__ПИСЬМЕННЫЕ ЗАДАНИЯ__
a) Установите, согласуются ли с отрывком следующие утверждения, и для каждого дайте ответ «да» или «нет», приведя точную цитату из отрывка, которая это решает. (i) Осадки шли с самого утра. (ii) Рассказчик искал карандаш. (iii) Письмо самому себе было написано несколько лет назад.
b) Перепишите фрагмент отрывка от слов «В тот день и» до слов «одного неисправимого эгоиста...» включительно, заменив «Гидрометцентром» на «синоптиками».

__ИСХОДНЫЙ ОТРЫВОК__
********************

В тот день и без того было гадко, так еще и обещанные Гидрометцентром «временами осадки» лили с утра... Чудилось, само небо решило утопить одного неисправимого эгоиста...
Я хожу из угла в угол по квартире, как «зоопарковый» волк по своей тесной клетке, и радуюсь, что меня никто не видит. «Ну, где-то же в доме должна быть обычная шариковая ручка! Конечно, должна, — раздраженно думал я. — У тебя дочь — школьница! Вот именно… дочь! И о ней надо думать прежде всего!»
Противный тип, взглянувший на меня из зеркала, на самом деле все понимал.
И про то, что если уж взял на себя ответственность за других людей, будь добр их обеспечивать, какой бы тонкой художественной натурой ты себе ни казался. Если ты, конечно, мужик, а не черт-те кто… И про жизнь, в которой не всегда можно заниматься только тем, что нравится.
Наконец проклятая ручка нашлась. «Ты, Костя Лавроненко, — никчемный эгоист! Ты думаешь только о себе… Ты не можешь прокормить самых близких людей! Ты неудачник!» — так я написал в письме самому себе несколько лет назад. Не подумайте, что у меня подобное общение с эго в порядке вещей. Я, конечно, странный. Но не настолько. Тогда был очень тяжелый период. Слишком многое не сбылось, и настал момент Х, когда пришлось в этом признаться.
Чтобы, проснувшись назавтра, я не посмел мысленно реабилитироваться и решить, что все-таки я хороший парень, а накануне случилась простая минута слабости, сел и написал самому себе письмо. На душе было настолько черно, что я собирался каждое утро читать эту памятку. С одной стороны, ответственность за пресловутого мамонта, которого среднестатистические мужики пятого числа каждого месяца исправно тащат в семью. С другой — то, что существует внутри меня, требует эфира и не дает жить как упомянутые среднестатистические мужики. Я не удержал этот баланс — и перестало складываться. Тогда я не видел никаких выходов, кроме как уйти из театра и начать «бомбить» на своей «шестерке». «Вам куда?» — спрашивал я очередного пассажира. А мне казалось, что и не я вовсе…
Ну не могло со мной этого случиться!

********************

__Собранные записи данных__
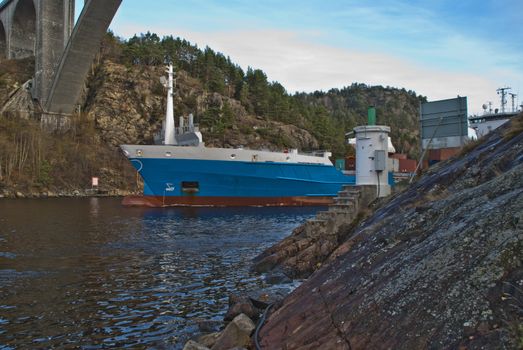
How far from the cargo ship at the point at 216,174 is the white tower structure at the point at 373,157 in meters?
24.5

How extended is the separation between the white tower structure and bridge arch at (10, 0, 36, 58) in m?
85.0

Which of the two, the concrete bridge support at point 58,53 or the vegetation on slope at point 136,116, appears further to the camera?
the concrete bridge support at point 58,53

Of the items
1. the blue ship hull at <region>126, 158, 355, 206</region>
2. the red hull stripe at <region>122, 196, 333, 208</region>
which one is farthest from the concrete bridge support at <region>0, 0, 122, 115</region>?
the blue ship hull at <region>126, 158, 355, 206</region>

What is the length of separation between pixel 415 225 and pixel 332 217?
8011mm

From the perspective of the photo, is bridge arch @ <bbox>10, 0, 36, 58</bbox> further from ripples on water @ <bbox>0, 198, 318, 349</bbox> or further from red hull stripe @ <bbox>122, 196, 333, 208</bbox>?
ripples on water @ <bbox>0, 198, 318, 349</bbox>

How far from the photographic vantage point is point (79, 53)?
223 feet

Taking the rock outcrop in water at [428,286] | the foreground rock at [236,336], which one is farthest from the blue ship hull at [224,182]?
the foreground rock at [236,336]

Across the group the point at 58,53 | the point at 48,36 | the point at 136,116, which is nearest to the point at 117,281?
the point at 136,116

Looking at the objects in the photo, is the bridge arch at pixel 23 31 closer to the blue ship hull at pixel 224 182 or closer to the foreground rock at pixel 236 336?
the blue ship hull at pixel 224 182

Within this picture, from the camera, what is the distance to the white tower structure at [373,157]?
15555mm

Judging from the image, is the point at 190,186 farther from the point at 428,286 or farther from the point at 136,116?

********************

__ОТВЕТЫ К ЗАДАНИЯМ__
a)
(i) Да: «лили с утра».
(ii) Нет: «должна быть обычная шариковая ручка».
(iii) Да: «так я написал в письме самому себе несколько лет назад».

b)
В тот день и без того было гадко, так еще и обещанные синоптиками «временами осадки» лили с утра... Чудилось, само небо решило утопить одного неисправимого эгоиста...